» **AIM OF THE EXERCISE**
Carry on the passage about global dealmaking in 2018 from its last sentence.

» **SELECTED PASSAGE**
===
Global dealmaking in 2018 has already exceeded the $1trn mark, the fastest start to a year on record, say Eric Platt and James Fontanella-Khan in the Financial Times. Mergers and acquisitions (M&A) are on the rise everywhere, with the US leading the charge. It accounts for six of the top-ten global deals by value. Activity in Japan and Britain has more than doubled from a year ago. Global M&A activity is up 50% on a year ago.
The two biggest deals so far this year are US health insurer Cigna’s $67bn takeover of pharmacy benefits manager Express Scripts and German utility Eon’s acquisition of renewable-energy group Innogy for €43bn. Buoyed by economic growth and solid business confidence, bankers have signed a series of $10bn-plus deals in 2018. Last year’s US tax cuts have added fuel to the fire as they’ve freed up capital to spend.
===
» **STUDY MATERIAL**

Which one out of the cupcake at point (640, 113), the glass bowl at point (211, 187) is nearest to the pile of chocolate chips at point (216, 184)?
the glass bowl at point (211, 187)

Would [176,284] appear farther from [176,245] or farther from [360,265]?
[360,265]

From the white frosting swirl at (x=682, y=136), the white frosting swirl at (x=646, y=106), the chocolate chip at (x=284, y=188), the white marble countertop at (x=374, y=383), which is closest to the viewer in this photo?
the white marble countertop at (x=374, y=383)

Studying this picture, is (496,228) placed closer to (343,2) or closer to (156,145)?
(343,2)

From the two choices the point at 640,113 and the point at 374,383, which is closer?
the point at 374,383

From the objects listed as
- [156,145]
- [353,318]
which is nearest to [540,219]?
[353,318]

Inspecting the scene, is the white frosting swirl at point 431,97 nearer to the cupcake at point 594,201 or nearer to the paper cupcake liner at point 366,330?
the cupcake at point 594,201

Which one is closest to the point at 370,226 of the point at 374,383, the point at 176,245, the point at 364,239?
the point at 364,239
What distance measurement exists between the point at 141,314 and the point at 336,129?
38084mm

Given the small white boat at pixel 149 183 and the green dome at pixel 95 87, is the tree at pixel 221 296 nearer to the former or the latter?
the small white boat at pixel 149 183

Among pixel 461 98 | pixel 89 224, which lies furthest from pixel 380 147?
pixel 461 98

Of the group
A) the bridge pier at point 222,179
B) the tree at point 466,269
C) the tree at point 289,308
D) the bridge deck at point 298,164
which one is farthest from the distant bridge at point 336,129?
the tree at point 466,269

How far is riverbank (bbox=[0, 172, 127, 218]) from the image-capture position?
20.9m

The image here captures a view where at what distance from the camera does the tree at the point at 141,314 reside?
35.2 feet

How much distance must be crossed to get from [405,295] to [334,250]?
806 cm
===
» **SOLVED EXERCISE**
But is the boom morphing into a bubble? M&A is a coincident indicator, flourishing when investors and businesses feel confident due to a solid economic backdrop. It also tends to reach peaks as markets and economies turn, as highs in 2007 and 2000 illustrate. This time round, the M&A scene has felt toppy for some time. We have had four straight years with more than $3trn-worth of deals, while 2015 marked the latest peak year with almost $5trn of deals. The latest acceleration, perhaps ominously the fastest start to a year since 2000, feels like another sign that this long bull market will soon end.